Extract provided |

::::

Testing N1QL: SQL for JSON (Part 5)
Now that we've learned how to use the MySQL Random Query Generator, let's use it to debug SQL and N1QL to find out where errors come from and how to fix them.
Join the DZone community and get the full member experience.
Join For FreeWelcome back to Testing N1QL! If you're just getting in, check out part one, part two, part three, and part four. Now that you're familiar with MySQL's RQG, let's take a look at the execution environment.
Our test case assumes that we have MySQL and the Python connector for MySQL installed on the machine where we want to run our test framework: testrunner. Links to our GitHub repository of testrunner are provided below. The test case can run for single or multiple tables in MySQL. Since it is hard to store expected results for millions of queries, we want to compute it on the fly. This requires the installation of MySQL.
The test creates the database in MySQL as specified by the database schema. MySQL tables get created and data is populated. Various data types considered here are Datetime, String, Numeric, Boolean.

::::

Material supplied |
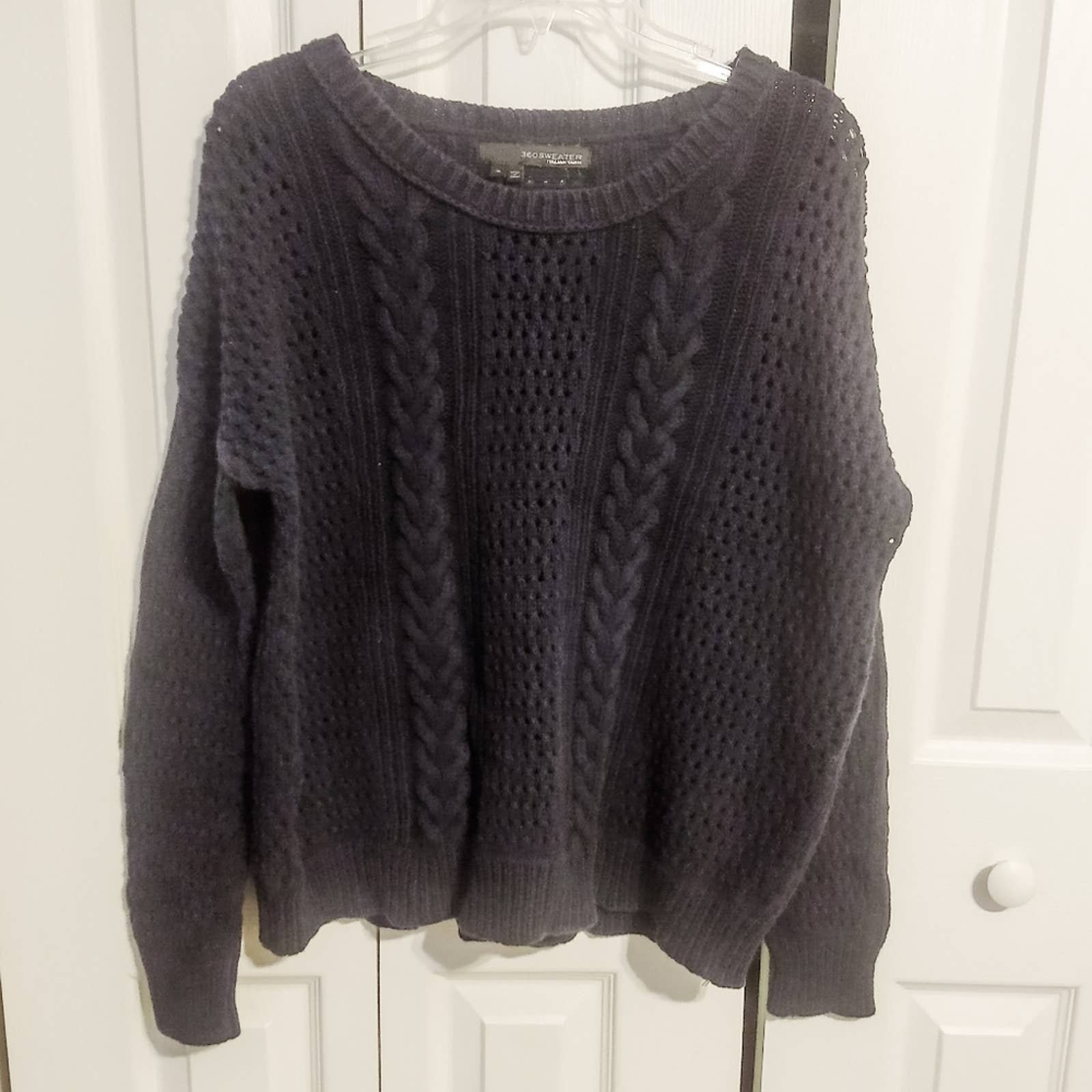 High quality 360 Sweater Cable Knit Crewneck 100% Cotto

::::

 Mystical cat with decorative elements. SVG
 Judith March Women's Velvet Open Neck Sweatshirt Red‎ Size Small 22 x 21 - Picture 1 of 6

::::

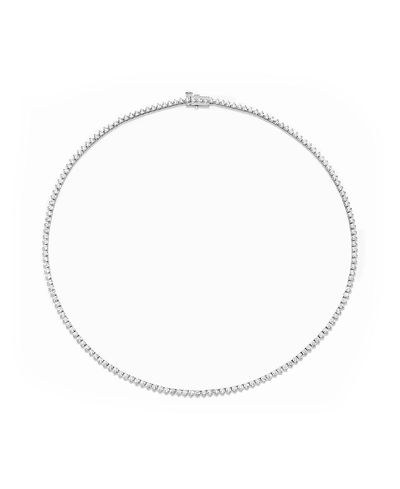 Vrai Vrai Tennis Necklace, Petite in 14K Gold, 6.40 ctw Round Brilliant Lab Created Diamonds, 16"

::::

What you have to do | Carry the article on testing N1QL with MySQL's Random Query Generator forward from its last sentence.

Written reply |
We load the MySQL database created into Couchbase buckets. Each MySQL table is loaded into a Couchbase bucket. Each row in the MySQL table is converted into JSON docs in the bucket. The primary key value of a MySQL table, which is unique, defines the unique key of each Couchbase document.
Query template files are loaded and unzipped. Then we build the primary index on Couchbase buckets and MySQL tables. A few tests build different secondary indexes on Couchbase buckets by taking different possible combinations of fields. The tests using secondary indexes verify for both views and GSI indexes.
We vary the number of queries to be generated for our testing purposes as below:
Sanity Runs |
Number of Queries |
Run Frequency |
Dev Sanity |
1000 |
Upon introduction of a new feature or optimization of an existing feature by Dev. |
Daily QE Sanity |
10000 |
Every 24 hours with a new development build by QE. |
BiWeekly Full RQG |
550K |
Every 2 weeks. |
Though there is no limitation, we validate up to 550K queries.
Figure3: Visualization of Framework
The figure above gives us an idea of how we compare actual JSON results generated by N1QL queries with expected results from SQL queries after inserting the exact same data in both a MySQL database and Couchbase buckets — then running the same queries respectively.
Once we have the respective queries, we run SQL queries against MySQL and generate the expected results. Then, we run N1QL queries against Couchbase and generate the actual results. Now, in order to compare results, we need to normalize the data, since MySQL generates resultsets in rows/columns while N1QL generates JSON.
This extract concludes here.